Nearly half of the football clubs in England’s Premier League have some sort of advertising relationship with a gambling company – either as a main shirt or sleeve sponsor, or as a “preferred betting partner”.
The “gamblification” of sport, as it has been termed by Professor Henrietta Bowden-Jones, director of the National Problem Gambling Clinic in London, has shot up the political agenda in recent years.
There is a mounting concern about the pervasiveness of gambling advertising in sport, especially given how many children watch it. Bookies are not allowed to advertise their products directly to children. But when Premier League football clubs’ official Twitter accounts, which have millions of followers, send out promotional posts about the latest odds and markets, it is difficult to ensure that no one under the age of 18 sees them.
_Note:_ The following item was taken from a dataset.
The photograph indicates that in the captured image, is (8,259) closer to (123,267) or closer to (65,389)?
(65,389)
Since 2019, a “whistle-to-whistle” ban has stopped gambling-related adverts from appearing in the five minutes preceding a live TV broadcast of a sporting event and the five minutes after it finishes. Yet that still leaves many hours of the day as fair game, and such limitations do not extend to social media or betting firms’ own websites – many of which are not age-gated.
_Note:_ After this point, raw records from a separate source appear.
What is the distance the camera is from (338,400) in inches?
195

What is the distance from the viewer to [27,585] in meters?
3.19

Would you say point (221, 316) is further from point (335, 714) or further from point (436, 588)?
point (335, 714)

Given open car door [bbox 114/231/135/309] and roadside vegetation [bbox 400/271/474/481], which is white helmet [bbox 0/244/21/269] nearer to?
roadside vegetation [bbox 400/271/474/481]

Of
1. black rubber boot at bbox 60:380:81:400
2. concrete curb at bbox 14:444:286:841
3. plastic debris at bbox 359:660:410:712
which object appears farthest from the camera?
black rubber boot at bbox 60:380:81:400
And, of course, the whistle-to-whistle ban does not obscure bookies’ logos on players’ shirts, or on pitch-side advertising boards, both of which remain in plain view throughout a broadcast.
The Department for Digital, Culture, Media and Sport is leading a review of gambling advertising in the UK, with proposals for new laws expected to be announced later this year.
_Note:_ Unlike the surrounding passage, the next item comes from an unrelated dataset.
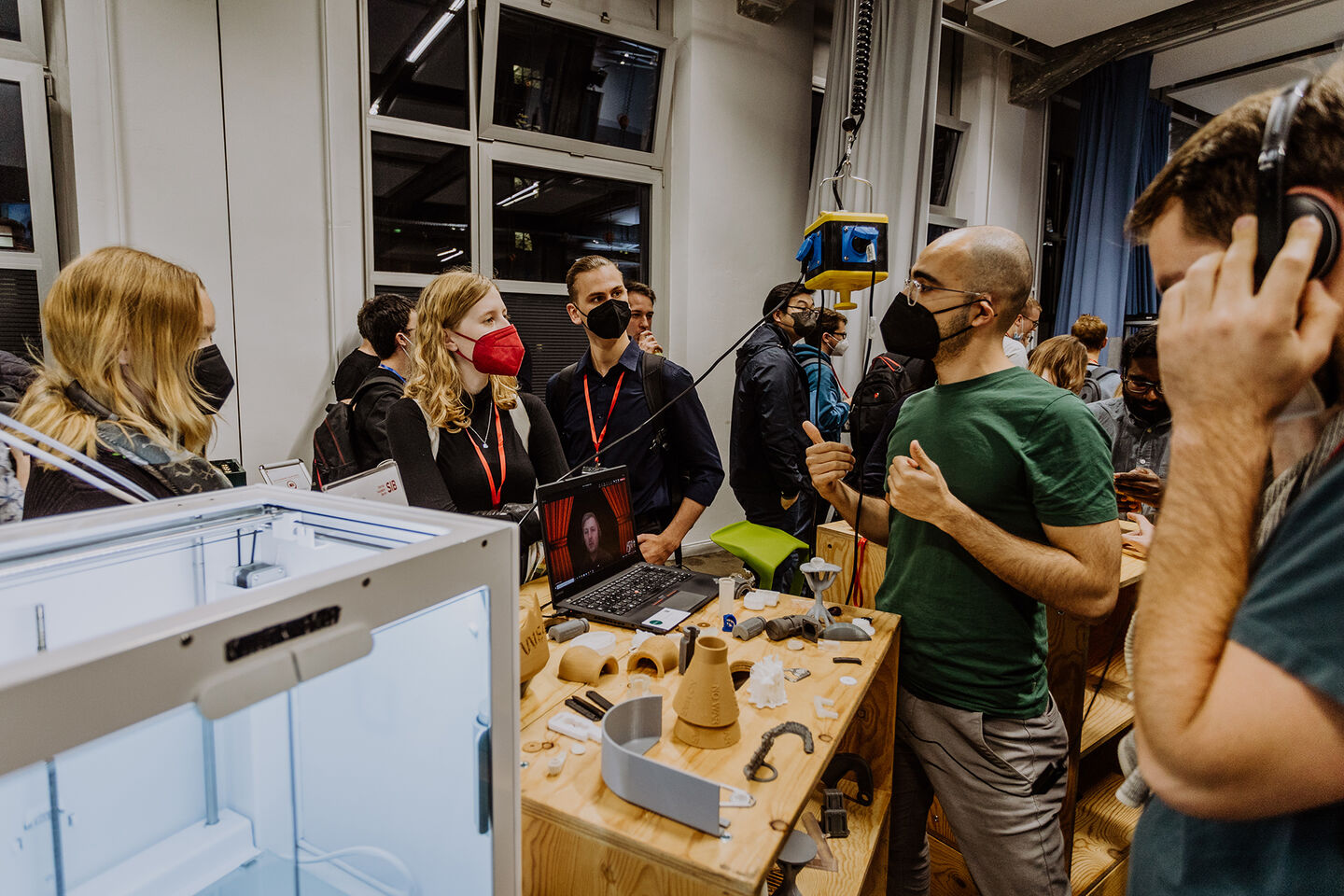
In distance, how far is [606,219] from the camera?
4.18m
James Grimes, senior programme manager of The Big Step campaign, which is aimed at reducing the presence and influence of bookies in sport on behalf of the charity Gambling with Lives, has welcomed the government’s intervention. But Grimes said shirt sponsorship deals are just part of a wider puzzle.
“The presence of betting advertising in sport has normalised online gambling and desensitised the risks of harmful products to a generation of young people,” he told Spotlight. “If the government now accepts the principle that gambling branding on shirts is harmful, there’s little justification for it to be elsewhere in football, including in the ground, online and during TV broadcasts.”